Red Lines and Green Lights: The Art of Institutional Balance

The Regulation both establishes the “red lines” and turn on the“green lights.” The “red lines” are reflected primarily in the strict prohibition of biomedical technologies banned by laws and administrative regulations, as well as research involving major ethical concerns, emphasizing adherence to core principles of research ethics and safety.

Meanwhile, the “green lights” are embodied in priority review mechanisms, the mandated 20-working-day approval timeline, and the establishment of a national management service system for new biomedical technologies. Together, these measures demonstrate the state’s institutional orientation toward encouraging scientific innovation, optimizing administrative processes, and accelerating clinical translation under the premise of safeguarding ethics and safety.

This model of “openness with boundaries and innovation with regulation” epitomizes China’s institutional strengths. It not only responds to core concerns in science and technology ethics but also provides a predictable and sustainable development environment for biomedical innovation.

Global Perspective: The Broader Significance of the China Approach

From a global standpoint, the significance of the Regulation extends beyond domestic legislation.

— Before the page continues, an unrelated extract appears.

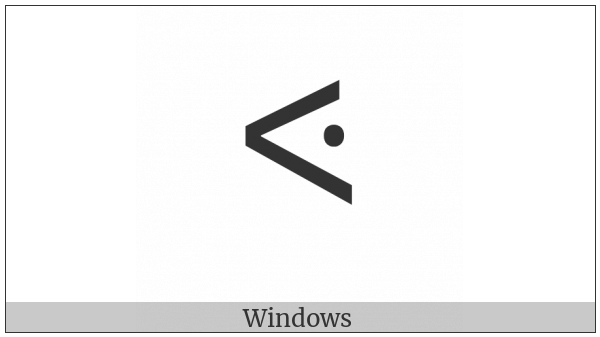 Bamum Letter Ntee on various operating systems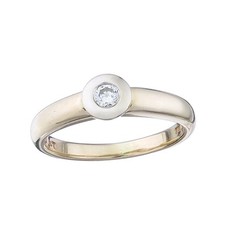 Christ Ring Solitär Brillant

As new biomedical technologies reshape global health governance, the model established by the Regulation—combining “safety baselines, innovation space, dynamic supervision, and rapid translation”—offers a replicable institutional reference for emerging economies.

Its innovation lies in avoiding both the “excessive caution” that suppresses innovation in some countries and the regulatory vacuum that leads to ethical crises in others, presenting a form of “Chinese wisdom” that balances speed, quality, and safety.

Challenges nonetheless remain: how to ensure professional and efficient approvals; how to balance R&D costs with patient accessibility; and how to strengthen the independence of ethics committees. Yet the promulgation of the Regulation marks China’s entry into a new stage of “law-based governance and orderly innovation” in biomedicine. This “fundamental law” of the industry, refined over six years, fills regulatory gaps and lays an institutional foundation for future development.

When the Regulation officially takes effect on May 1, 2026, it will stand as a milestone in China’s pursuit of high-quality biomedical development. For enterprises, it represents both opportunity and challenge in a period of transition; for regulators, a key test of governance capacity; and for the industry as a whole, a historic moment of moving from “wild growth” toward “regulated prosperity.” A new era of a more standardized, efficient, and innovation-driven Chinese biomedical sector has begun.

(Professor Xu Anlong is Dean of the Sun Yat-sen University Institute of Advanced Study Hong Kong, a member of the National Committee of the Chinese People’s Political Consultative Conference. Dr. Liu Yu is a Research Fellow / Young Scientist at the Sun Yat-sen University Institute of Advanced Study Hong Kong, and holds a PhD in History from The Chinese University of Hong Kong.)